The battle flag wasn’t that popular after the Civil War, according to author and historian David Goldfield, author of several books about the conflict.

It “was used mostly on ceremonial occasions in the South — Confederate Memorial Day, veterans’ reunions, and, occasionally political rallies — for several decades after the Civil War,” he told Yahoo News.

South Carolina Gov. Strom Thurmond raises his hands over his head in response to a tumultuous ovation accorded him by delegates to the Dixiecrats’ States’ Rights Convention in Birmingham, Ala., on July 17, 1948. (Photo: AP)
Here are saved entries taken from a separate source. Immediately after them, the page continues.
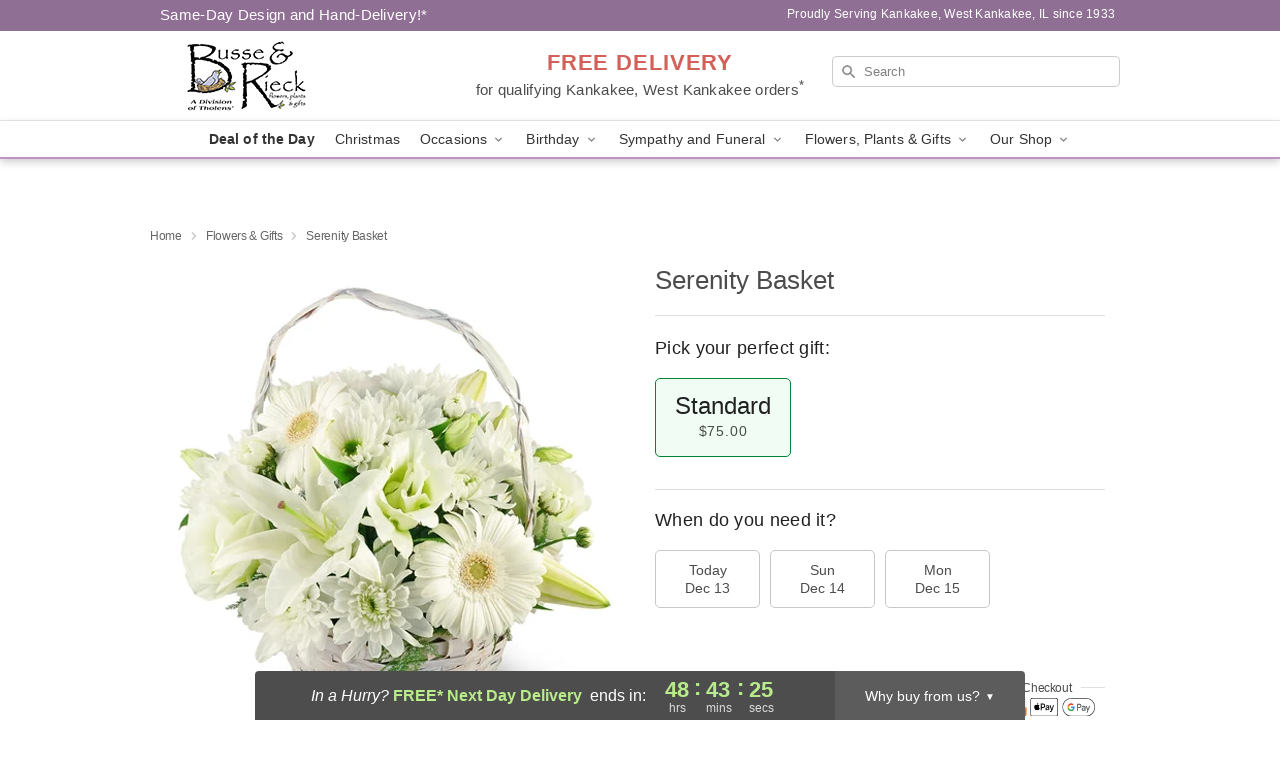

--- FILE ---
content_type: text/html; charset=UTF-8
request_url: https://www.busseandrieck.com/storefronts/datesClosed?fcplus=0
body_size: 405
content:
{"no_delivery_dates":["2025-01-01","2025-01-02","2025-01-06","2025-01-21","2025-02-12","2025-02-14","2025-04-13","2025-05-11","2025-05-26","2025-07-04","2025-08-30","2025-09-01","2025-09-20","2025-09-27","2025-11-10","2025-11-27","2025-11-29","2025-12-07","2025-12-14","2025-12-21","2025-12-25","2025-12-28","2026-01-01","2026-01-04","2026-01-11","2026-01-18","2026-01-25","2026-02-01","2026-02-08","2026-02-15","2026-02-22","2026-03-01","2026-03-08","2026-03-15","2026-03-22","2026-03-29","2026-05-10","2026-05-25","2026-07-04","2026-09-07","2026-11-26"],"no_pickup_dates":["2025-01-01","2025-01-21","2025-04-13","2025-05-26","2025-07-04","2025-08-30","2025-09-01","2025-09-20","2025-09-27","2025-11-27","2025-11-29","2025-12-07","2025-12-14","2025-12-21","2025-12-25","2025-12-28","2026-01-01","2026-01-04","2026-01-11","2026-01-18","2026-01-25","2026-02-01","2026-02-08","2026-02-15","2026-02-22","2026-03-01","2026-03-08","2026-03-15","2026-03-22","2026-03-29","2026-05-10","2026-05-25","2026-07-04","2026-09-07","2026-11-26"],"delivery_cutoff_difference":{"y":0,"m":0,"d":0,"h":1,"i":16,"s":33,"weekday":0,"weekday_behavior":0,"first_last_day_of":0,"invert":0,"days":0,"special_type":0,"special_amount":0,"have_weekday_relative":0,"have_special_relative":0},"pickup_cutoff_difference":{"y":0,"m":0,"d":0,"h":0,"i":16,"s":33,"weekday":0,"weekday_behavior":0,"first_last_day_of":0,"invert":0,"days":0,"special_type":0,"special_amount":0,"have_weekday_relative":0,"have_special_relative":0},"pickup_cutoff":"12:00 PM CDT","delivery_cutoff":"11:00 AM CDT","delivery_today":false,"pickup_today":false,"pickup_disabled":false,"delivery_disabled":false,"delivery_cutoff_diff_next":{"y":0,"m":0,"d":2,"h":0,"i":43,"s":27,"weekday":0,"weekday_behavior":0,"first_last_day_of":0,"invert":1,"days":2,"special_type":0,"special_amount":0,"have_weekday_relative":0,"have_special_relative":0},"delivery_next_100hr":true}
“The real revival of the flag occurred from 1948 onward. In that year, a group of Southern politicians broke from the Democratic Party’s strong civil rights stance in the Truman administration and established the Dixiecrats,” said Goldfield. “At their convention in Birmingham, Ala., the flag came out in full force, and became even more popular with the advent of the civil rights movement of the 1950s. Clearly, the flag symbolized white supremacy and defiance of the federal government — pretty much what it symbolized during the Civil War.”

Although “some supporters of the flag will tell you it stands for states’ rights or individual freedom, not slavery or white supremacy,” Goldfield said, “these arguments would have come as a surprise to Confederate leaders.”